> **Work task 1**: Translate this sentence from the fire prevention article into Spanish: "Review of 30 years of fire prevention research reveals successful approaches for Indigenous population."
> **Work task 2**: Carry on the article about fire prevention research for Indigenous communities, starting after its final sentence.

> **Passage for review**:
════════

Fine-tuning fire prevention
By Len Garis, Mandy Desautels, Samar Al-Hajj and Ian PikeFeatures
Review of 30 years of fire prevention research reveals successful approaches for Indigenous population.
Published in April 2022 in the International Journal of Environmental Research and Public Health, the article entitled “Interventions for Preventing Residential Fires in Vulnerable Neighbourhoods and Indigenous Communities: A Systematic Review of the Evidence” reviewed thousands of studies and research conducted since 1990 on residential fire prevention in order to identify the characteristics of interventions with success in mitigating fire incidents among vulnerable population groups.
Commissioned by the National Indigenous Fire Safety Council – Funded by Indigenous Services Canada a project by the Aboriginal Firefighters Association of Canada (AFAC) – the article was produced by the British Columbia Injury Research and Prevention Unit and authored by Samar Al-Hajj, Len Garis, Colleen Pawliuk, Ediriweera Desapriya and Ian Pike.
“A significant body of research from around the world exists on fire-prevention interventions targeting vulnerable communities,” said Blaine Wiggins, Executive Director for AFAC, which represents regional Indigenous emergency and fire service organizations across the country. “Understanding not only what works, but what doesn’t, will help us create and deliver more effective fire-prevention programs and reduce the high toll of fires on Indigenous communities in Canada.”

════════

> **Data supplied**:
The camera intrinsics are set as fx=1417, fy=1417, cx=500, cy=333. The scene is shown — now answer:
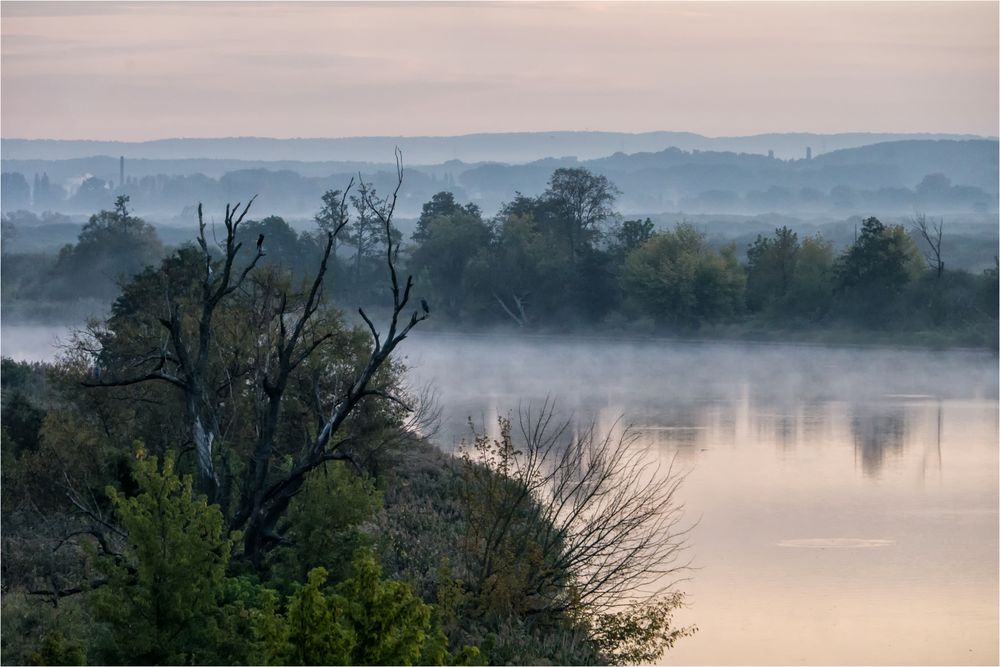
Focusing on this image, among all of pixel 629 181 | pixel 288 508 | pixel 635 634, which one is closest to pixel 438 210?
pixel 288 508

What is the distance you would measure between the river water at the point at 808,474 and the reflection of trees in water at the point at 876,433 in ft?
0.19

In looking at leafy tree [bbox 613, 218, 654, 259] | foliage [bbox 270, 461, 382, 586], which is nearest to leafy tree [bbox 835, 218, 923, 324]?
leafy tree [bbox 613, 218, 654, 259]

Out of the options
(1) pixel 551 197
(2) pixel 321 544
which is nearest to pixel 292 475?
(2) pixel 321 544

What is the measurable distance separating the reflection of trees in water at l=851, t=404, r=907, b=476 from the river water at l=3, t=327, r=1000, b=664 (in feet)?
0.19

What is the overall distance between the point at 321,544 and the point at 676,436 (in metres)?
18.4

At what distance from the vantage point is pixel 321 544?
1230 cm

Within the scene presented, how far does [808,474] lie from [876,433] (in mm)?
6120

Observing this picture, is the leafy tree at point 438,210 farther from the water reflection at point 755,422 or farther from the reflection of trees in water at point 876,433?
the reflection of trees in water at point 876,433

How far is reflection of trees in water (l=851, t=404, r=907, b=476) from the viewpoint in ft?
90.6

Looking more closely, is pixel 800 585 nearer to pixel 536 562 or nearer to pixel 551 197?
pixel 536 562

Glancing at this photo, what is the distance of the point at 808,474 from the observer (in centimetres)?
2573

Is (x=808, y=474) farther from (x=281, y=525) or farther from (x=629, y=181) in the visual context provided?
(x=629, y=181)

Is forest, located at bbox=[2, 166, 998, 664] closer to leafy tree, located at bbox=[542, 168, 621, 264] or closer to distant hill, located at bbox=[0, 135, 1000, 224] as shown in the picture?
leafy tree, located at bbox=[542, 168, 621, 264]

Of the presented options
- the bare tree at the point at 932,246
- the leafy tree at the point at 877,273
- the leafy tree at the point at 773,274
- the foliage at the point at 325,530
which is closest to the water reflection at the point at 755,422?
the foliage at the point at 325,530
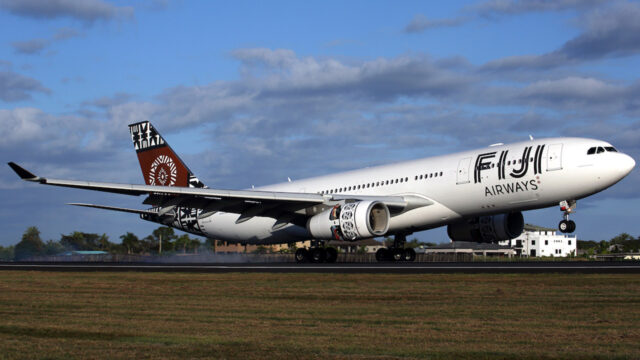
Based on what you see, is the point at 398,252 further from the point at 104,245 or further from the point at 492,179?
the point at 104,245

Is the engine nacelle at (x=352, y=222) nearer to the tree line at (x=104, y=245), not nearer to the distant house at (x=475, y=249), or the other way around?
the tree line at (x=104, y=245)

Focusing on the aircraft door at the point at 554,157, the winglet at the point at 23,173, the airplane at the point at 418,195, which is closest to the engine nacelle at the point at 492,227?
the airplane at the point at 418,195

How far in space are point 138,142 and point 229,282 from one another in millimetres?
27462

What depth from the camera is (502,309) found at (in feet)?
44.6

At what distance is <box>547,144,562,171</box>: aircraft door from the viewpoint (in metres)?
30.9

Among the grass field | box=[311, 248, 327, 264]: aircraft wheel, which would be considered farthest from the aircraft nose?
box=[311, 248, 327, 264]: aircraft wheel

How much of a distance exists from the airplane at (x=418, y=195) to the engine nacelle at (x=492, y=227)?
2.0 inches

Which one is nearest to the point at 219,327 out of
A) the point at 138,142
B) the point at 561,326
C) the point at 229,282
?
the point at 561,326

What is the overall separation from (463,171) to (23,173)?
18720 millimetres

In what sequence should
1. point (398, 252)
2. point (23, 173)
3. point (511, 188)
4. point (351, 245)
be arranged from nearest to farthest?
point (23, 173), point (511, 188), point (398, 252), point (351, 245)

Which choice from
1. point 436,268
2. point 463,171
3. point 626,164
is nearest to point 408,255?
point 463,171

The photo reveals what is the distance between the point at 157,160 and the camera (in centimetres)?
4603

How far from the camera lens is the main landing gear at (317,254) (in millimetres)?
36844

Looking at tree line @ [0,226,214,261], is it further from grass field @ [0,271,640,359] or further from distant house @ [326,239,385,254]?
grass field @ [0,271,640,359]
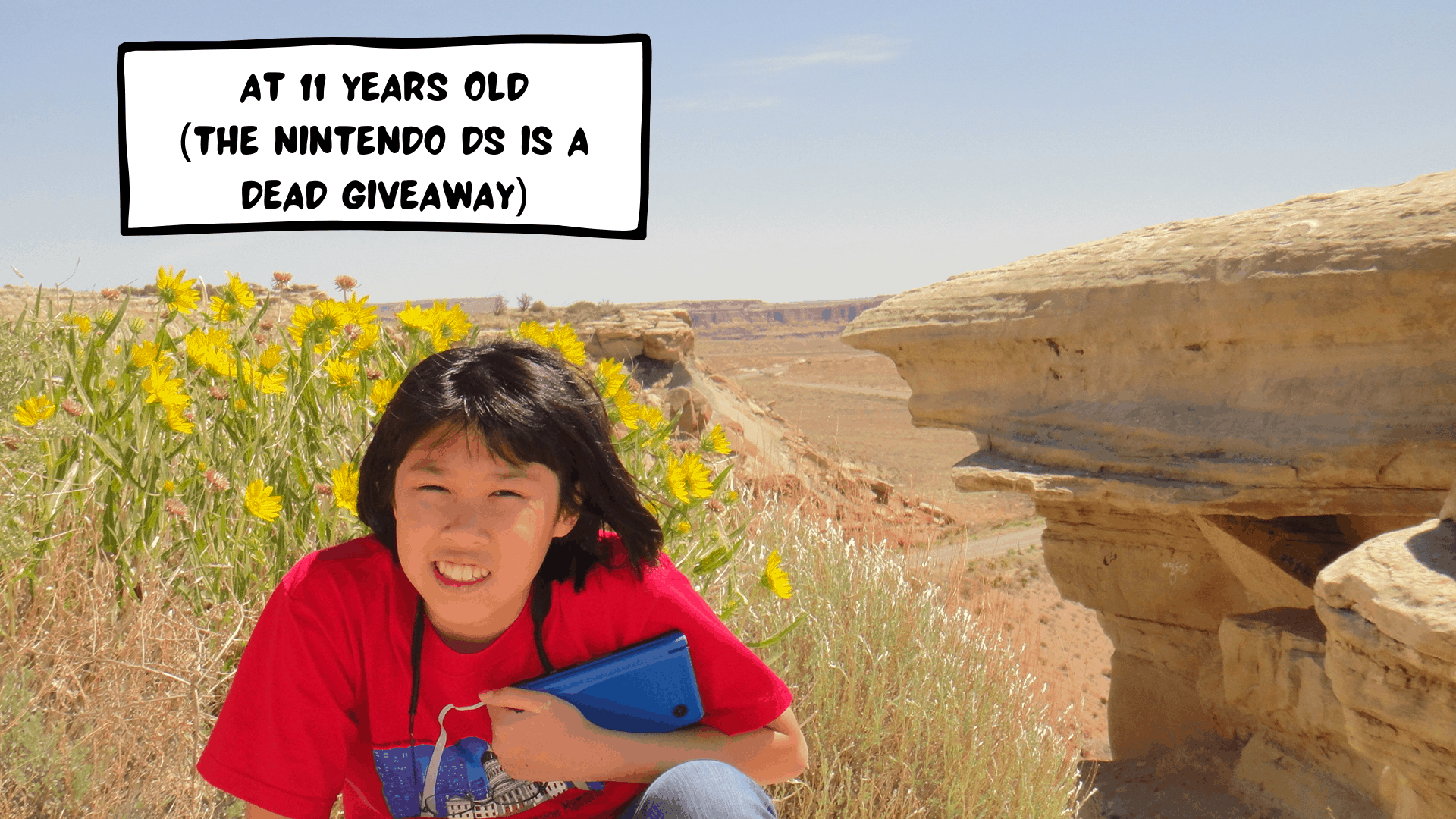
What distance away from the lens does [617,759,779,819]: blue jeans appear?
47.1 inches

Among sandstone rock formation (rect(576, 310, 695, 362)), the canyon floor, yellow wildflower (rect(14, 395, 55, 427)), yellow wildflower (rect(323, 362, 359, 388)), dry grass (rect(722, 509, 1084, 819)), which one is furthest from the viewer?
sandstone rock formation (rect(576, 310, 695, 362))

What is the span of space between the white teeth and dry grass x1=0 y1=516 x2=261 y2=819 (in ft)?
2.69

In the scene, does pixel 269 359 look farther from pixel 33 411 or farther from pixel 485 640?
pixel 485 640

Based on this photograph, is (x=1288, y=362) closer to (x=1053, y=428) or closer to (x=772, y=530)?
Result: (x=1053, y=428)

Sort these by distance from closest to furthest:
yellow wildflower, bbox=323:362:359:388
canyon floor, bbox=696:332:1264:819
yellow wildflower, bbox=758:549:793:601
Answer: yellow wildflower, bbox=758:549:793:601, yellow wildflower, bbox=323:362:359:388, canyon floor, bbox=696:332:1264:819

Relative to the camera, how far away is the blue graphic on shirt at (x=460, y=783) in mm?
1342

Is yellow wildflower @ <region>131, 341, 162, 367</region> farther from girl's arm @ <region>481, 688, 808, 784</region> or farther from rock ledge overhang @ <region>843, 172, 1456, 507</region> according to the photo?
rock ledge overhang @ <region>843, 172, 1456, 507</region>

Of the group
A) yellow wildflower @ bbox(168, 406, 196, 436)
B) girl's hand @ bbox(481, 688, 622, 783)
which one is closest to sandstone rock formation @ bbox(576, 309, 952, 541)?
yellow wildflower @ bbox(168, 406, 196, 436)

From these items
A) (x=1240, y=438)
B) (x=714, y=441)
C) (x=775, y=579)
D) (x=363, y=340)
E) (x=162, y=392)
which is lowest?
(x=775, y=579)

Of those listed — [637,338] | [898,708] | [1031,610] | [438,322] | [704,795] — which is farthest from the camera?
[637,338]

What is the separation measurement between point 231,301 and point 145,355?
1.49 feet

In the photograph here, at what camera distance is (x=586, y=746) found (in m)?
1.31

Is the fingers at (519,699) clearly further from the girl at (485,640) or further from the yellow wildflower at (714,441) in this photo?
the yellow wildflower at (714,441)

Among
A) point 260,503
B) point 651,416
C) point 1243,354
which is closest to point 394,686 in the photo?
point 260,503
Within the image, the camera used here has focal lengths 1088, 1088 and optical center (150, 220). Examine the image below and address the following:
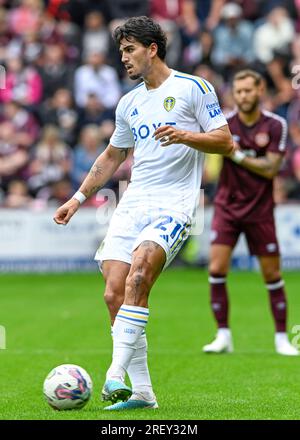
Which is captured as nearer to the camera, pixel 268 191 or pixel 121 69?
pixel 268 191

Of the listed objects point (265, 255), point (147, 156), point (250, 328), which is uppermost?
point (147, 156)

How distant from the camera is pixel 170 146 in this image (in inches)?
290

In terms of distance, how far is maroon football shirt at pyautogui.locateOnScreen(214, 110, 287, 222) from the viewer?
10.8 meters

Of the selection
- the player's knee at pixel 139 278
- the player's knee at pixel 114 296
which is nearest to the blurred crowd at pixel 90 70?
the player's knee at pixel 114 296

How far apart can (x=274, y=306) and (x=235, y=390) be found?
2.83 metres

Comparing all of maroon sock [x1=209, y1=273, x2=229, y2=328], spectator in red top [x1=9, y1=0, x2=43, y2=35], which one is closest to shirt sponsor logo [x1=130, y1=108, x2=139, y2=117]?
maroon sock [x1=209, y1=273, x2=229, y2=328]

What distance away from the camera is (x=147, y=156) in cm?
743

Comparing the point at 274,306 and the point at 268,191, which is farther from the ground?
the point at 268,191

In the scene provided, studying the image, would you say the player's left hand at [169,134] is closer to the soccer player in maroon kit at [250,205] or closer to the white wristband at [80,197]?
the white wristband at [80,197]

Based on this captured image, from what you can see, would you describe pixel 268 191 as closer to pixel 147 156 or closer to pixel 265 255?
pixel 265 255

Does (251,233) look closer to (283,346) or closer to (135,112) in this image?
(283,346)
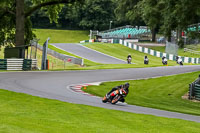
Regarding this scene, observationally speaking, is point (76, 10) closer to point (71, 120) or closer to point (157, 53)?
point (157, 53)

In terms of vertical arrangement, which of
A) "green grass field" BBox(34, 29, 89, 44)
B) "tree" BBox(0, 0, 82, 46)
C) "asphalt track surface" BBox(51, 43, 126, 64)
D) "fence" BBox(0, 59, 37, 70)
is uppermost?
"tree" BBox(0, 0, 82, 46)

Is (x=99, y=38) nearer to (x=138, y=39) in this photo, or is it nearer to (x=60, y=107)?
(x=138, y=39)

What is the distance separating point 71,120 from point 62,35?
92140mm

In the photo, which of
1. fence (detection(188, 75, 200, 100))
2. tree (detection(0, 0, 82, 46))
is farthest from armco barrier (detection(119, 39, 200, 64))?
fence (detection(188, 75, 200, 100))

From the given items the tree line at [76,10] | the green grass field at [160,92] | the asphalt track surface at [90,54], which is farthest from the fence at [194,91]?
the asphalt track surface at [90,54]

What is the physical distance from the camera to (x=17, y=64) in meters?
34.0

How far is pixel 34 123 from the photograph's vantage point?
10.9 meters

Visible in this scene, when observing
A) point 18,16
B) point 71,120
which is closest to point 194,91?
point 71,120

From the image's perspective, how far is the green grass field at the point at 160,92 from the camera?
19.8 m

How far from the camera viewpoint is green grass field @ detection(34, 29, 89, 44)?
3931 inches

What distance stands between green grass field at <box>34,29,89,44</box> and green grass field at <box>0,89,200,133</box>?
84061mm

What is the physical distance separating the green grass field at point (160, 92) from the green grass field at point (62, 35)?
69.7 meters

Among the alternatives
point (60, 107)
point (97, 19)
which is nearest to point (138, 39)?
point (97, 19)

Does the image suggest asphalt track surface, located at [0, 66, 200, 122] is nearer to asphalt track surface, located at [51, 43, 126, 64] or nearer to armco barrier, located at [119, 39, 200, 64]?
asphalt track surface, located at [51, 43, 126, 64]
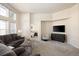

════════

> **Answer 1**: Una revisión de 30 años de investigación sobre prevención de incendios revela enfoques exitosos para la población indígena.

> **Answer 2**:
A Deep Dive Into the Research
The article builds on the 2009 literature review “Proving that Fire Education Works” by TriData Corporation that considered 20 years of international fire prevention research and produced insights that led to the widespread deployment of successful fire-prevention efforts, such as targeted smoke alarm giveaways and public education in high-risk neighbourhoods.
The new review included reports published around the world after 1990 on any type of intervention designed to reduce the risk and frequency of residential fires and fire-related injuries. The researchers combed through a variety of electronic databases to find the studies, and categorized the results through the lens of the 4Es of injury prevention approaches: education (intended to change behaviours), enforcement (legislation, policies, regulations and standards), engineering (products that create a safer environment), and engagement (engagement stakeholders in a process of systematic change and safety promotion).
The search for eligible studies also included “grey literature” – non-academic but relevant published and unpublished literature from indigenous organizational websites and other sources. Two authors independently screened, selected and extracted data from these sources in consultation with experts in the field.
Articles were included in the review if the fire intervention demonstrated an impact on the following five outcomes: Improvement of knowledge, attitudes and behaviours (KAB); reduction of residential fires risk, incidence and frequency; decline in injuries, hospitalizations and death rates; enhanced safety related to infrastructure damage and fire suppression; and lower costs for healthcare needs and response.
All in all, some 5,800 titles were considered, but after removing duplicates and conducting a comprehensive screening and assessment, 81 articles were chosen for the review. Of these selected titles, 42 originated in the United States, 14 from the United Kingdom, eight from Canada, seven from Australia, four from Sweden, two from New Zealand and one each from Japan, Germany, France and Iran.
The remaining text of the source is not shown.